Tarefa solicitada: Você pode editar o trecho que vai de "Claro, alguns cientistas" até "portanto é preciso.", no texto sobre o dragão invisível, substituindo "quasares" por "pulsares"?

Trecho do texto:

======

Você propõe mais uma dúzia de maneiras de detectar o dragão e seu amigo refuta todas elas dizendo que com este dragão não vai funcionar. Você começa a perder a paciência e, além de um pouco preocupado com a sanidade do seu amigo, fica imaginando qual a diferença entre um dragão que não pode ser detectado de nenhuma maneira e dragão nenhum:"Então como você sabe que há realmente um dragão lá?!"
Seu amigo responde a esta pergunta com explicações confusas que misturam capacidade de se comunicar telepaticamente com o dragão, técnicas ancestrais milenares de detecção de dragões (provavelmente orientais), instrumentos exóticos capazes de medir a "energia" de dragões, uso da intuição, revelação em sonhos, etc, e encara o seu ceticismo como má-vontade em crer neste maravilhoso dragão-invisível-incorpóreo-que-cospe-fogo-frio.
Esta história é uma adaptação livre de um trecho do livro "O Mundo Assombrado pelos Demônios" de Carl Sagan e ilustra o típico pensamento pseudocientífico. De fato você não precisa ir muito mais longe para, usando a mesma analogia, imaginar pessoas que preveêm o futuro inspirados por dragões indetectáveis, ou que dizem curar usando a energia destes seres. Estas pessoas provavelmente acusarão os cientistas que não querem crer na existência de seus dragões de estreiteza de pensamento ou dirão que eles se negam a encarar as evidências porque temem que elas abalem sua forma ortodoxa de pensar. Muitos torcerão um pouquinho a história e se compararão a Galileo e a Colombo que foram perseguidos por desafiarem o pensamento científico estabelecido: "Riram de Galileo e de Colombo e riem de nós", dirão (ao que Carl Sagan acrescentaria: "riram do Bozo também, e daí?").
Claro, alguns cientistas tentam assim mesmo detectar este dragão, afinal descobrir que dragões podem estar escondidos em garagens pelo mundo e que podem ser usados para curar e prever o futuro é uma descoberta extraordinária demais para ser ignorada. Mas mais importante do que isso: não é só porque a ciência não é capaz de detectar o dragão que ele não existe. Germes, partículas atômicas e subatômicas, quasares, variações no espaço-tempo - pode-se citar inúmeros exemplos de fenômenos que num determinado momento da história não foram ou não poderiam ser detectados pelas técnicas e instrumentos disponíveis mas que não deixaram de existir por isso. Investigar portanto é preciso.

======

Dados fornecidos:

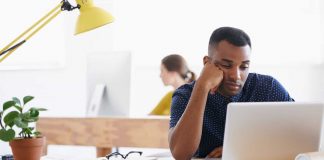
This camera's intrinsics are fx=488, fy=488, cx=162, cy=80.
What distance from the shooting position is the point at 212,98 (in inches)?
69.5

======

Resultado abaixo:
Claro, alguns cientistas tentam assim mesmo detectar este dragão, afinal descobrir que dragões podem estar escondidos em garagens pelo mundo e que podem ser usados para curar e prever o futuro é uma descoberta extraordinária demais para ser ignorada. Mas mais importante do que isso: não é só porque a ciência não é capaz de detectar o dragão que ele não existe. Germes, partículas atômicas e subatômicas, pulsares, variações no espaço-tempo - pode-se citar inúmeros exemplos de fenômenos que num determinado momento da história não foram ou não poderiam ser detectados pelas técnicas e instrumentos disponíveis mas que não deixaram de existir por isso. Investigar portanto é preciso.